Remote Compensation Philosophy

Remote's Total Rewards philosophy is to ensure fair, unbiased compensation and fair equity pay along with competitive benefits in all locations in which we operate. We do not agree to or encourage cheap-labor practices and therefore we ensure to pay above in-location rates. We hope to inspire other companies to support global talent-hiring and bring local wealth to developing countries.

At first glance our salary bands seem quite wide - here is some context. At Remote we have international operations and a globally distributed workforce. We use geo ranges to consider geographic pay differentials as part of our global compensation strategy to remain competitive in various markets while we hiring globally.

The base salary range for this full-time position is $54,250 USD to $122,050 USD.Our salary ranges are determined by role, level and location, and our job titles may span more than one career level. The actual base pay for the successful candidate in this role is dependent upon many factors such as location, transferable or job-related skills, work experience, relevant training, business needs, and market demands. The base salary range may be subject to change.

Application process

1. Interview with recruiter
2. Interview with future manager
3. Interview with team members (no managers present)
4. Prior employment verification check

Benefits

• work from anywhere
• unlimited personal time off (minimum 4 weeks)
• quarterly company-wide day off for self care
• flexible working hours (we are async)
• 16 weeks paid parental leave
• mental health support services
• stock options
• learning budget
• home office budget & IT equipment
• budget for local in-person social events or co-working spaces

How you’ll plan your day (and life)

We work async at Remote which means you can plan your schedule around your life (and not around meetings). Read more at remote.com/async.

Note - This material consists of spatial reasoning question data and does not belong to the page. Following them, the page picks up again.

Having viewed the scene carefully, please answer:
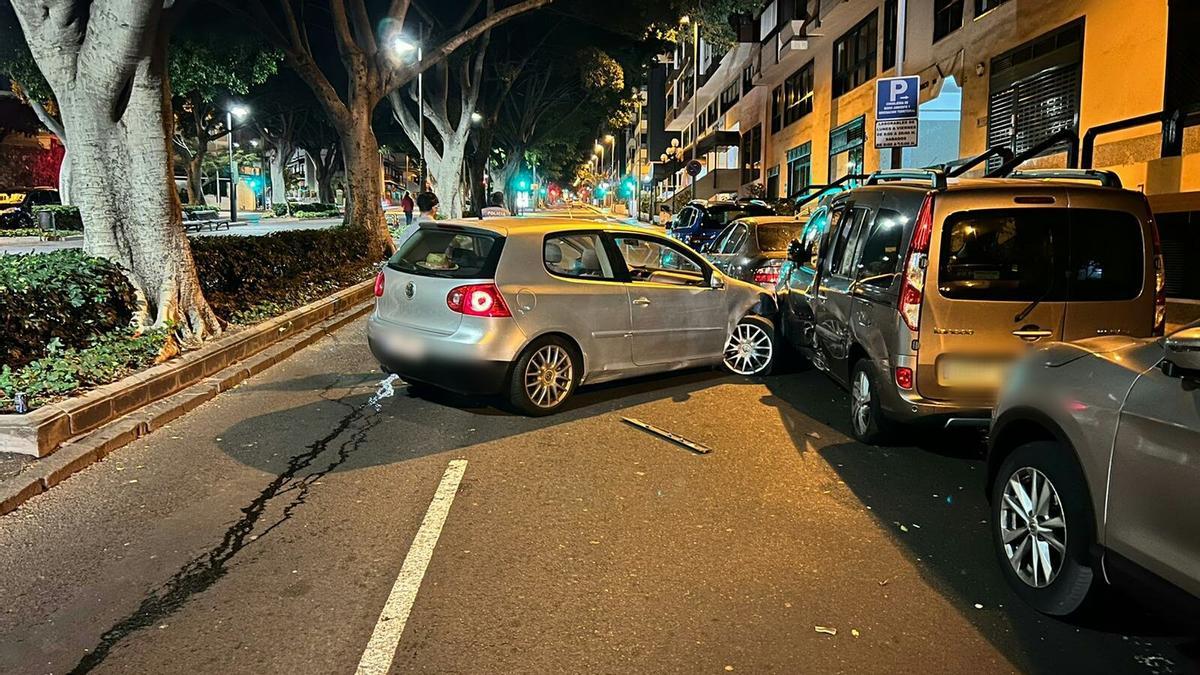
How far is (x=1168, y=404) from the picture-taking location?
306cm

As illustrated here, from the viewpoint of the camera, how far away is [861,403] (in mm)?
6344

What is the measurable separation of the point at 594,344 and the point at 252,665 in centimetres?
437

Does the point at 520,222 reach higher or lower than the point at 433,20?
lower

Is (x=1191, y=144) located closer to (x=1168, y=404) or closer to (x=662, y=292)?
(x=662, y=292)

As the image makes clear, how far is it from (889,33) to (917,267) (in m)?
18.5

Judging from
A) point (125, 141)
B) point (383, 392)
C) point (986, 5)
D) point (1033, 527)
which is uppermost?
point (986, 5)

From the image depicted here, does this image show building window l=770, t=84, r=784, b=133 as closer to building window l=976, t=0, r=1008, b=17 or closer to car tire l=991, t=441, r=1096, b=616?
building window l=976, t=0, r=1008, b=17

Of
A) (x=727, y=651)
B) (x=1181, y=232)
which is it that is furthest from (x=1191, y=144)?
(x=727, y=651)

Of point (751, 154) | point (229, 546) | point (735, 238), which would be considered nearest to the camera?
point (229, 546)

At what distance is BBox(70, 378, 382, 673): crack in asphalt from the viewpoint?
3.67 meters

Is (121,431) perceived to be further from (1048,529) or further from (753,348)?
(1048,529)

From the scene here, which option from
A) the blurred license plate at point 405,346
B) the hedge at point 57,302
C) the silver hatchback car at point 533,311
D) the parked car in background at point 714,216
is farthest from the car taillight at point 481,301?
the parked car in background at point 714,216

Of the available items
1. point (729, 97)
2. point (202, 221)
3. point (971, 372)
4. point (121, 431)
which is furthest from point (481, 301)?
point (729, 97)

You will be empowered to take ownership and be proactive. When in doubt you will default to action instead of waiting. Your life-work balance is important and you will be encouraged to put yourself and your family first, and fit work around your needs.

If that sounds like something you want, apply now!

How to apply

1. Please fill out the form below and upload your CV with a PDF format.
2. We kindly ask you to submit your application and CV in English, as this is the standardised language we use here at Remote.
3. If you don’t have an up to date CV but you are still interested in talking to us, please feel free to add a copy of your LinkedIn profile instead.

We will ask you to voluntarily tell us your pronouns at interview stage, and you will have the option to answer our anonymous demographic questionnaire when you apply below. As an equal employment opportunity employer it’s important to us that our workforce reflects people of all backgrounds, identities, and experiences and this data will help us to stay accountable. We thank you for providing this data, if you chose to.